*Ziel der Aufgabe*. Finde im nachstehenden Material jede Zeile, in der die Zeichenfolge „instances“ vorkommt. Gib diese Zeilen unverändert wieder.

*Materialauszug*.
-- -- --

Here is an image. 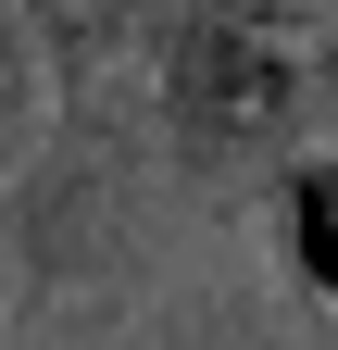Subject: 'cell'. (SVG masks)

-- -- --

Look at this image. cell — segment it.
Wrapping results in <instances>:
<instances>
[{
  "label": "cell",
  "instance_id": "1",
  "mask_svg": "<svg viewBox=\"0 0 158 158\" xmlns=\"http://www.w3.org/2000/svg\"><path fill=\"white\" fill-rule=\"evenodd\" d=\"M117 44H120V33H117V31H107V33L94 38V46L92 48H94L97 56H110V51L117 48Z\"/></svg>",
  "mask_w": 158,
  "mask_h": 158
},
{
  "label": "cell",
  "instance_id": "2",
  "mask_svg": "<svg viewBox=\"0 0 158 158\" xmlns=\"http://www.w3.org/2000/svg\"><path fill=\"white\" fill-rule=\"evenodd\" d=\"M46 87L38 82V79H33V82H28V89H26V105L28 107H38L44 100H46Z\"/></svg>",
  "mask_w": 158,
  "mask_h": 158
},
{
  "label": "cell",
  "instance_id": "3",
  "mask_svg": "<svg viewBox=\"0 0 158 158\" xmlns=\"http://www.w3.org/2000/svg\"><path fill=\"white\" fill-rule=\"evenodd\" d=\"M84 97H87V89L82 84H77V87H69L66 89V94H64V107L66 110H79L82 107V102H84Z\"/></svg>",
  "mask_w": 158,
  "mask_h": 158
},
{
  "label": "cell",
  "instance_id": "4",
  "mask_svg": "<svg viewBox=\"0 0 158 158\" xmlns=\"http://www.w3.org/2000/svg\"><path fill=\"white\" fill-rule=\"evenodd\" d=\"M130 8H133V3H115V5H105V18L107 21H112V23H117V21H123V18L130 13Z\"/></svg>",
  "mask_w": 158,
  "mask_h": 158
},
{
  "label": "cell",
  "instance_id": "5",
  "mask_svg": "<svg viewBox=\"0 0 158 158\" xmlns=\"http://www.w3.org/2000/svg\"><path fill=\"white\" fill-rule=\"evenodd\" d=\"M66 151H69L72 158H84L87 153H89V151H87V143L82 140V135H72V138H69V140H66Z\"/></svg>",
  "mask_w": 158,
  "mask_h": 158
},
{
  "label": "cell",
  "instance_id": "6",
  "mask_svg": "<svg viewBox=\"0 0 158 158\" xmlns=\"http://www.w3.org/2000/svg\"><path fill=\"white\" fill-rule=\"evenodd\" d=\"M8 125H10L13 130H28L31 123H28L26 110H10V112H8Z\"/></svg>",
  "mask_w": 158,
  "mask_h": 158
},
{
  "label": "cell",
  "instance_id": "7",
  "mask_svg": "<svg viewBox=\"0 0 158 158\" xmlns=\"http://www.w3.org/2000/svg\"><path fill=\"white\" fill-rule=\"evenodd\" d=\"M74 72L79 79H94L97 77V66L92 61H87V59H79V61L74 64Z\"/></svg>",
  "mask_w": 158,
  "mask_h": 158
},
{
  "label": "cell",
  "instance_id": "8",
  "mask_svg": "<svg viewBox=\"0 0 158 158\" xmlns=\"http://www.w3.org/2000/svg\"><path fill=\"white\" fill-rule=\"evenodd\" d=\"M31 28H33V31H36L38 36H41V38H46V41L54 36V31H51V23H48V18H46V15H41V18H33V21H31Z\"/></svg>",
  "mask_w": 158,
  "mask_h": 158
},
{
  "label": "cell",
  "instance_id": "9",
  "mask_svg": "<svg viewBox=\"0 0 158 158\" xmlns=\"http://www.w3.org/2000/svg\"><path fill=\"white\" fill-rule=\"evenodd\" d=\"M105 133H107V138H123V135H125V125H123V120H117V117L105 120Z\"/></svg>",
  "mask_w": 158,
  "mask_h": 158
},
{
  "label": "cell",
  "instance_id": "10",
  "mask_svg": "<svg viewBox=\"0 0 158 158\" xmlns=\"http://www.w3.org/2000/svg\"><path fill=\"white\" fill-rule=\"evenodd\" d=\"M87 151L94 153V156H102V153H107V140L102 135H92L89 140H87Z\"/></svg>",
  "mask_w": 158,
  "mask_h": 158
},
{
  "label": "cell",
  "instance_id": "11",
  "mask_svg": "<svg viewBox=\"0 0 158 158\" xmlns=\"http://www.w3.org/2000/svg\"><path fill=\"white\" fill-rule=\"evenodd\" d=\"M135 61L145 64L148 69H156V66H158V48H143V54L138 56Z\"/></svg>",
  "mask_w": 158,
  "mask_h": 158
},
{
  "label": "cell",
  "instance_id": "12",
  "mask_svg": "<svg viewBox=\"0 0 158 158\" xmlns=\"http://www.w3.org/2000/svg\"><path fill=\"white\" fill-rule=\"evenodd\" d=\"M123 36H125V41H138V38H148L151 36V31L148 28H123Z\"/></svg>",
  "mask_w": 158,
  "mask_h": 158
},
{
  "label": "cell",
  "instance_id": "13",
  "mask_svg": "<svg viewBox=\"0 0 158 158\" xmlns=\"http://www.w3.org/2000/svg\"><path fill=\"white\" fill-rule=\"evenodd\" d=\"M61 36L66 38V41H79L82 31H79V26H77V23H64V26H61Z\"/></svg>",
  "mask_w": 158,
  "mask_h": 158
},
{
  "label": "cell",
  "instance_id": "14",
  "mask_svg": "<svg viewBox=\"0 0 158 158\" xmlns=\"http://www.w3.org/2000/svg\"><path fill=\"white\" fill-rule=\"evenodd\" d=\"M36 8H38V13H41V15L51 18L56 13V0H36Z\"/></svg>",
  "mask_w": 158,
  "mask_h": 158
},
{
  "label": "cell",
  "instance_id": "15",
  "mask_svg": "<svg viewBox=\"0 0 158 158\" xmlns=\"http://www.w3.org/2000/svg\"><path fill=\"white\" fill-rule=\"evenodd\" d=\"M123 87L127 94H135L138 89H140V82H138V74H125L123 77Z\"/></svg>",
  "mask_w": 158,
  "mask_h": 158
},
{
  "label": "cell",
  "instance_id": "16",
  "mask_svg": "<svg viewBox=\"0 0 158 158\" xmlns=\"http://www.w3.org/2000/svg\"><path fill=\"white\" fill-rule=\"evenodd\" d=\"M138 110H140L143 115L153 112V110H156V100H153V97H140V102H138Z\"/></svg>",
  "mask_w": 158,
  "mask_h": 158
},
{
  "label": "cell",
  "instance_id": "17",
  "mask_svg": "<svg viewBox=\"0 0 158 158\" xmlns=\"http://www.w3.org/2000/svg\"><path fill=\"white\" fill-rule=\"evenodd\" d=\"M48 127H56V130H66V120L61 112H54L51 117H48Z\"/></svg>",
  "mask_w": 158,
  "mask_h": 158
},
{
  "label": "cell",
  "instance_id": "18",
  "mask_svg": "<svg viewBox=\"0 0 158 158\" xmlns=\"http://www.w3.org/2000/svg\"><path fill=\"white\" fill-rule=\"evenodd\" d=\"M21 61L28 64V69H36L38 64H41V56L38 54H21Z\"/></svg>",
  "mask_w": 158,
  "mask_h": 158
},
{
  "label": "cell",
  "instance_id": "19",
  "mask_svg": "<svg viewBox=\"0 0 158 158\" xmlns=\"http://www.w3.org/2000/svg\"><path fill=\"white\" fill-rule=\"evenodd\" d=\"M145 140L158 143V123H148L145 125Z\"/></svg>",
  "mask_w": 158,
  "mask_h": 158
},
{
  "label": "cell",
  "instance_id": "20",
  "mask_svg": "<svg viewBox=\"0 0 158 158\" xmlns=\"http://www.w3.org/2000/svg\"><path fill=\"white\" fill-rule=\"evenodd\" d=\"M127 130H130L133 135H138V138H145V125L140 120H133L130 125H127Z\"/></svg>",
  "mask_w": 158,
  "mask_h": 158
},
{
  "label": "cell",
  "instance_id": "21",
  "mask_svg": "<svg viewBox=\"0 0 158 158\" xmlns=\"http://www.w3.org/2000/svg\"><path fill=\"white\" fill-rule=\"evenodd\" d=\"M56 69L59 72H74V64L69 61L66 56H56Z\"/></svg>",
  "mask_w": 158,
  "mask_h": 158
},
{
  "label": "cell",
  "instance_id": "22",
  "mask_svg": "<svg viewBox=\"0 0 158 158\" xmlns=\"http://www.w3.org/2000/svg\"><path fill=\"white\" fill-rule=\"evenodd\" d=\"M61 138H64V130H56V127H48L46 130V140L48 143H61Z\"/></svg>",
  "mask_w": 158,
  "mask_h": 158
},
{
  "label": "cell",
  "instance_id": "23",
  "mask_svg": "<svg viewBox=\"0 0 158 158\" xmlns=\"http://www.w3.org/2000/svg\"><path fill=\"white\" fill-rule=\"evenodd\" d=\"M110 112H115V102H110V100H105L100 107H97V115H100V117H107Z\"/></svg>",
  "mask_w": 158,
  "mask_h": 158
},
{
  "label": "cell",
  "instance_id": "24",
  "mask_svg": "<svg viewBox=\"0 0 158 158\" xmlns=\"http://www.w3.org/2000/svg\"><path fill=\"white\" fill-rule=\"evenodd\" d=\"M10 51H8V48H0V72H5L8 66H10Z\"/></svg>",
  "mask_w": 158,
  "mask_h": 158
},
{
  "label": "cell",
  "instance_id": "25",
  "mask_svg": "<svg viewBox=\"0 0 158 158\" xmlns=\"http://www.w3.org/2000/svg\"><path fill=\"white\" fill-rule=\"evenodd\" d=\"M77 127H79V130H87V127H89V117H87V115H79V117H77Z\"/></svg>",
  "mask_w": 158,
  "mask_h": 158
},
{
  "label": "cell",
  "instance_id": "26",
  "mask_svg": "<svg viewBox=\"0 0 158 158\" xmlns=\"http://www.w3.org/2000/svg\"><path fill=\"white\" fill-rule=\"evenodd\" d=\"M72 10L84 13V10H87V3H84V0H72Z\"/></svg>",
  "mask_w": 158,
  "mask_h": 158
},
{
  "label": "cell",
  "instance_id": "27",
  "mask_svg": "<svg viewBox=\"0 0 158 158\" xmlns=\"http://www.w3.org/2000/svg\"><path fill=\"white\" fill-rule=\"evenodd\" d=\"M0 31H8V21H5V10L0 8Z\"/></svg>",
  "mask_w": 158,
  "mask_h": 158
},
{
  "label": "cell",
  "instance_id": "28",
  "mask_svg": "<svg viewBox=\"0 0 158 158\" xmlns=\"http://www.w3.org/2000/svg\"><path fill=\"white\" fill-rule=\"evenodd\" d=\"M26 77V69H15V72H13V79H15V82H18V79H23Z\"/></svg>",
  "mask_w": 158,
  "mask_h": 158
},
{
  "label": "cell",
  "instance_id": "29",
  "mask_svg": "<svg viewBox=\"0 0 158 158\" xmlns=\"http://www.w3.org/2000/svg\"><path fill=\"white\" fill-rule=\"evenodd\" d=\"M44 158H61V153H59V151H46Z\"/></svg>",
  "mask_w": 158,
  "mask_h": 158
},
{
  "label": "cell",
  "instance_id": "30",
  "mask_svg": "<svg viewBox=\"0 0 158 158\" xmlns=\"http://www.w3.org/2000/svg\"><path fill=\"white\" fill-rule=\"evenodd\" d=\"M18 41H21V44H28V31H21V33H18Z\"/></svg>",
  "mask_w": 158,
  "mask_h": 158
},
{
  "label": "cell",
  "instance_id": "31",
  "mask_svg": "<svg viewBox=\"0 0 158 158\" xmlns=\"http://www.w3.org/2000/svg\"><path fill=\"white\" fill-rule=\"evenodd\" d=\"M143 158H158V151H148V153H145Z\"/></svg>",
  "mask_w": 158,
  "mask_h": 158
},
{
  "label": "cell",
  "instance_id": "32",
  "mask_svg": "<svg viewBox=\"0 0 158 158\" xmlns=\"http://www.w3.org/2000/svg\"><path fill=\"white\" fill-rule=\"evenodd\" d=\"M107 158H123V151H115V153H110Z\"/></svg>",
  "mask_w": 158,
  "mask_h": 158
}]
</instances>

-- -- --

*Lösung der Aufgabe*.
Wrapping results in <instances>:
<instances>
</instances>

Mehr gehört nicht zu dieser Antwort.